EXTRACT TO READ:
Note that somewhere along the way, I also added function definitions and comments using ROxygen. This isn’t an accident! Writing standalone functions is a great way to force yourself to be clear about what should happen, and writing examples is the first step towards writing tests for your code.

3.2.1 Consider using an API for long-running processes

In the case of a true three-layer app, it is almost always the case that the middle tier will be an application programming interface (API). In a data science app, separating business logic into functions is often sufficient. But if you’ve got a long-running bit of business logic, it’s often helpful to separate it into an API.

You can basically think of an API as a “function as a service”. That is, an API is just one or more functions, but instead of being called within the same process that your app is running or your report is processing, it will run in a completely separate process.

For example, let’s say you’ve got an app that allows users to feed in input data and then generate a model based on that data. If you generate the model inside the app, the user will have the experience of pressing the button to generate the model and having the app seize up on them while they’re waiting. Moreover, other users of the app will find themselves affected by this behavior.

If, instead, the button in the app ships the long-running process to a separate API, it gives you the ability to think about scaling out the presentation layer separate from the business layer.

Luckily, if you’ve written functions for your app, turning them into an API is trivial.

Let’s take that first function for getting the appropriate data set and turn it into an API using the plumber library in R. The FastAPI library is a popular Python library for writing APIs.

library(plumber)

#* @apiTitle Penguin Explorer
#* @apiDescription An API for exploring palmer penguins.

#* Get data set based on parameters
#* @param species character, which penguin species
#* @get /data
function(species = c("Adelie", "Chinstrap", "Gentoo")) {
  palmerpenguins::penguins %>%
    dplyr::filter(
      species %in% !!species
    )

ITEMS:
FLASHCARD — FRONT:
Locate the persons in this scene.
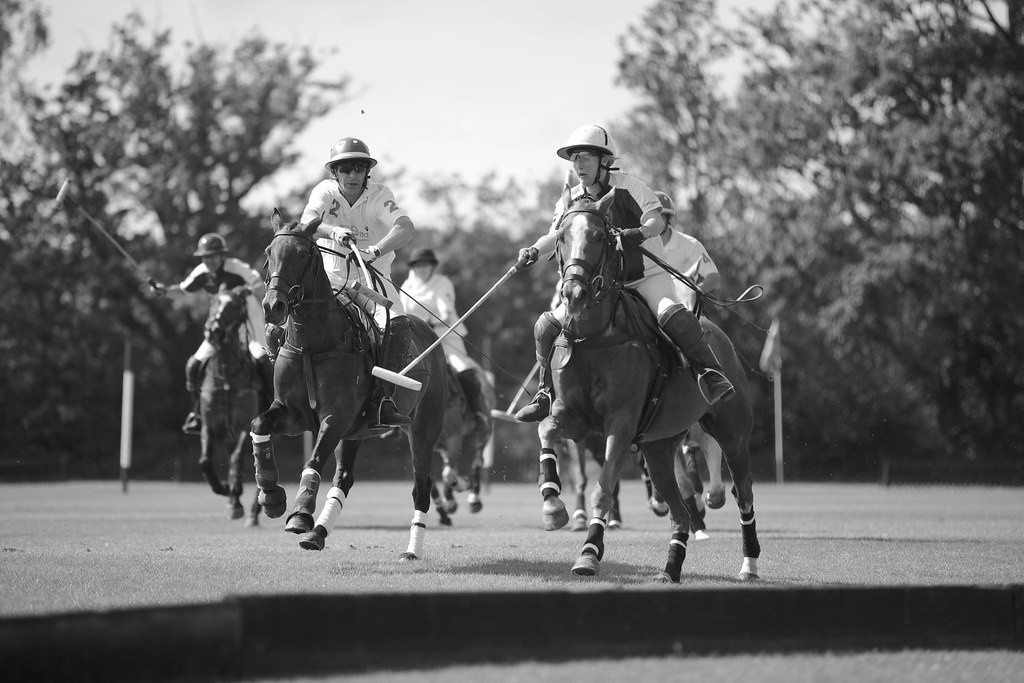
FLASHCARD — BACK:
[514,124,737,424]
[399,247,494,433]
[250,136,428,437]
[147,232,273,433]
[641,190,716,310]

WHAT YOU NEED TO DO:
- a) Render this sentence from the passage on separating business logic into an API in Spanish: "You can basically think of an API as a “function as a service”."
- b) Carry on the passage on separating business logic into an API, starting after its last line of code.

OUTPUTS FOR THE TASKS:
- a) Básicamente, puedes pensar en una API como una «función como servicio».

- b)
}

You’ll notice that there are no changes to the actual code of the function. The commented lines that provide the function name and arguments are now prefixed by #* rather than #', and there are a few more arguments, including the type of query this function accepts and the path.

For more on querying APIs and working with paths, see Chapter 9.

I’ll also need to change my function in the app somewhat to actually call the API, but it’s pretty easy using a package like httr2 in R or requests in Python.

The easiest way to host an R or Python API is using Docker. See Chapter 5 for how you would host this example inside a Docker container, or the documentation of the relevant package for other options.

3.3 Separate data from app

Similarly to separating the presentation layer from the application layer, we’ll also want to separate out the data layer. In a data science app, there are two things you’re likely to have in the data layer.

The first is one or more rectangular data frames. A lot of data science projects are dashboards based on existing data. You may need to ingest and clean that data before it goes into the app. You should create standalone jobs to do that before it gets to the actual finished business logic.

The other thing you’re likely to store is a machine learning model. You’ll probably have a separate process to train the machine learning model and have it ready to go.

TODO: Image of two strands of ds project – ML model + rect df

3.3.1 Storage Format

The first question of how to store the data is the storage format. There are really three distinct options for storage format.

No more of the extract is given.